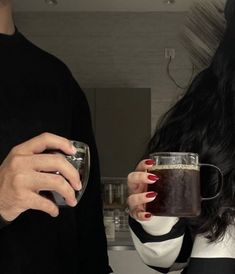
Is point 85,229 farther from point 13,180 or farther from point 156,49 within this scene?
point 156,49

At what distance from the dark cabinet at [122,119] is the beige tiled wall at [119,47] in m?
0.44

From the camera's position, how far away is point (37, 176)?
A: 0.73 metres

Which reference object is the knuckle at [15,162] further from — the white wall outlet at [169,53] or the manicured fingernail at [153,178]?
the white wall outlet at [169,53]

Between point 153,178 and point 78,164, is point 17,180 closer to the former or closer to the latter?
point 78,164

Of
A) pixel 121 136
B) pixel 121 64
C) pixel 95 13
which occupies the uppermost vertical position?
pixel 95 13

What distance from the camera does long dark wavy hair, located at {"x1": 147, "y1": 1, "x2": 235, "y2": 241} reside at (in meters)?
1.03

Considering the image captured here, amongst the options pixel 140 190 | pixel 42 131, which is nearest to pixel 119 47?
pixel 42 131

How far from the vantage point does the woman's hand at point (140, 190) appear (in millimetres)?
935

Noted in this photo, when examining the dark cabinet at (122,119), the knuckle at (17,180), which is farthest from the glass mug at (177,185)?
the dark cabinet at (122,119)

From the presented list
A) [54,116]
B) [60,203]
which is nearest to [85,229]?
Answer: [54,116]

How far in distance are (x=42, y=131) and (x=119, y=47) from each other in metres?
3.73

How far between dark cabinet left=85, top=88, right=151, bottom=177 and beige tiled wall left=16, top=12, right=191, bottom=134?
0.44 m

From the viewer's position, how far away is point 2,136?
118cm

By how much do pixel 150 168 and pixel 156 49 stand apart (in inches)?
159
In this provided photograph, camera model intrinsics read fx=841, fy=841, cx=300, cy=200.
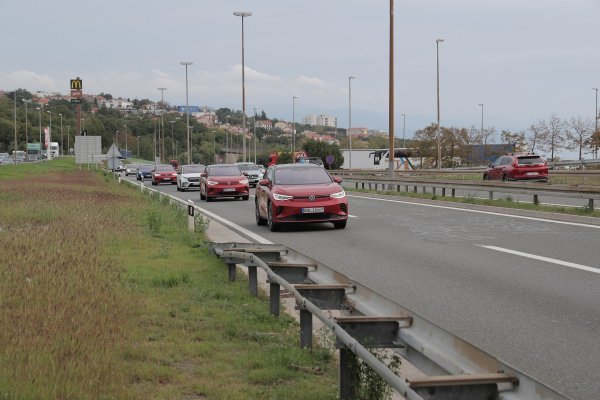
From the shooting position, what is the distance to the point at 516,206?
2394 centimetres

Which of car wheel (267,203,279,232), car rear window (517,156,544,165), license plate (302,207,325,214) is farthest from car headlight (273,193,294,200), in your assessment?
car rear window (517,156,544,165)

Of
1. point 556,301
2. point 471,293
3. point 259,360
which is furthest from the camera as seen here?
point 471,293

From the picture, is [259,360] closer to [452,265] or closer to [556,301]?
[556,301]

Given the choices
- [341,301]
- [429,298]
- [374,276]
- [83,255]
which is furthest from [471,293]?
[83,255]

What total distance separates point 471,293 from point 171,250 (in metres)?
6.14

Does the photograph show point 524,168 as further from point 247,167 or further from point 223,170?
point 247,167

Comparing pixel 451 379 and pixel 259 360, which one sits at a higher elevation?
pixel 451 379

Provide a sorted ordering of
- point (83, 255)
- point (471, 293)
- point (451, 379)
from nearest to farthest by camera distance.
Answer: point (451, 379) → point (471, 293) → point (83, 255)

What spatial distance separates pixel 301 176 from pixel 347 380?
1511 centimetres

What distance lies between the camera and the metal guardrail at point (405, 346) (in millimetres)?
4156

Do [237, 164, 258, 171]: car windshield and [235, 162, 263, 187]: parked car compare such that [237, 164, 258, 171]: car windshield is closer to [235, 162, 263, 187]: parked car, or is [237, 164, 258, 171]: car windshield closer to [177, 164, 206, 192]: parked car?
[235, 162, 263, 187]: parked car

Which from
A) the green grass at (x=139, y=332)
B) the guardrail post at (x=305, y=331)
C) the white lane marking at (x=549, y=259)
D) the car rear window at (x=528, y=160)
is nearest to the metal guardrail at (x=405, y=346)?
the guardrail post at (x=305, y=331)

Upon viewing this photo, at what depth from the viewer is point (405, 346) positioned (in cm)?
552

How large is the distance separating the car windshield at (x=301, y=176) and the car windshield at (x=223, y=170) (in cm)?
1389
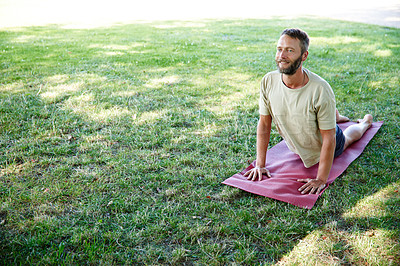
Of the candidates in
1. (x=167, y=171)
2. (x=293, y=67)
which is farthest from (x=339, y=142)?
(x=167, y=171)

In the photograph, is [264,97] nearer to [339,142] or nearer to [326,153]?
[326,153]

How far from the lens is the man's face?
10.3 ft

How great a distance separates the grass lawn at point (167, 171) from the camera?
273 centimetres

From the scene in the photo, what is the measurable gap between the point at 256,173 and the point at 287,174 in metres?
0.37

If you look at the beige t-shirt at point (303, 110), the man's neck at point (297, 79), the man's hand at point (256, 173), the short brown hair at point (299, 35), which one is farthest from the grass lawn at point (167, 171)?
the short brown hair at point (299, 35)

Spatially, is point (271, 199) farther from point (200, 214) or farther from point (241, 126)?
point (241, 126)

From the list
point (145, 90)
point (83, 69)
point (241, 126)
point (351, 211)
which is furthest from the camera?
point (83, 69)

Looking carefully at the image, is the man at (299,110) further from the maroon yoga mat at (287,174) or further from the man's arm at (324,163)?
the maroon yoga mat at (287,174)

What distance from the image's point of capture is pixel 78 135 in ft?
15.5

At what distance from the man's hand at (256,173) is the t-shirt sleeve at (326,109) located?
2.88 feet

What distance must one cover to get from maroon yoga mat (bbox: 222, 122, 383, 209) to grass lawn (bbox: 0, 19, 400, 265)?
8cm

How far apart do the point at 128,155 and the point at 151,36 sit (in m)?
9.27

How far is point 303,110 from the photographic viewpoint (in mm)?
3355

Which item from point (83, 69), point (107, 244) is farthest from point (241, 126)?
point (83, 69)
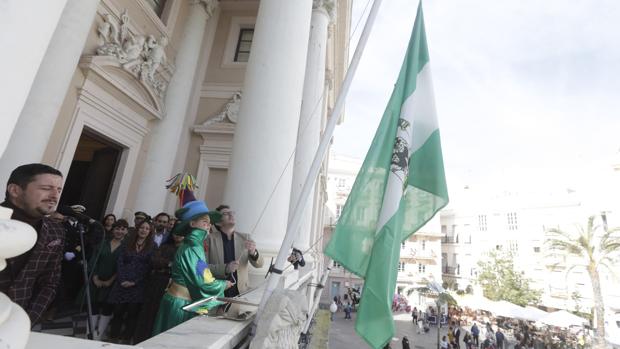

━━━━━━━━

**WHAT IS EXPECTED**
Reproduce the lines from the one containing "How far from the lens is the man's face?" through the end of the records, with "grass lawn" swapped for "turf" throughout and everything else unchanged. Omit the pictures.

**EXPECTED OUTPUT**
How far from the lens is the man's face?
10.3 ft

How great a distance separates the turf at point (167, 171) from the camera?
273 centimetres

From the scene in the photo, what is the measurable gap between the point at 256,173 and the point at 287,174 in metres?
0.37

If you look at the beige t-shirt at point (303, 110), the man's neck at point (297, 79), the man's hand at point (256, 173), the short brown hair at point (299, 35), which one is farthest from the turf at point (167, 171)?
the short brown hair at point (299, 35)

Spatially, is point (271, 199) farther from point (200, 214) or farther from point (241, 126)?
point (241, 126)

From the list
point (145, 90)
point (83, 69)
point (241, 126)
point (351, 211)
which is furthest from the camera?
point (83, 69)

Looking carefully at the image, is the man at (299,110) further from the maroon yoga mat at (287,174) or further from the man's arm at (324,163)?
the maroon yoga mat at (287,174)

What distance from the image's point of capture is pixel 78 135 in ft?
15.5

At what distance from the man's hand at (256,173) is the t-shirt sleeve at (326,109) located?
2.88 feet

What distance must one cover to get from maroon yoga mat (bbox: 222, 122, 383, 209) to turf (bbox: 0, 19, 400, 265)?
8cm

How far apart do the point at 128,155 and the point at 151,36 sit (in m)?
9.27

How far is point 303,110 from the photographic viewpoint (in mm)?
3355

Which item from point (83, 69), point (107, 244) is farthest from point (241, 126)?
point (83, 69)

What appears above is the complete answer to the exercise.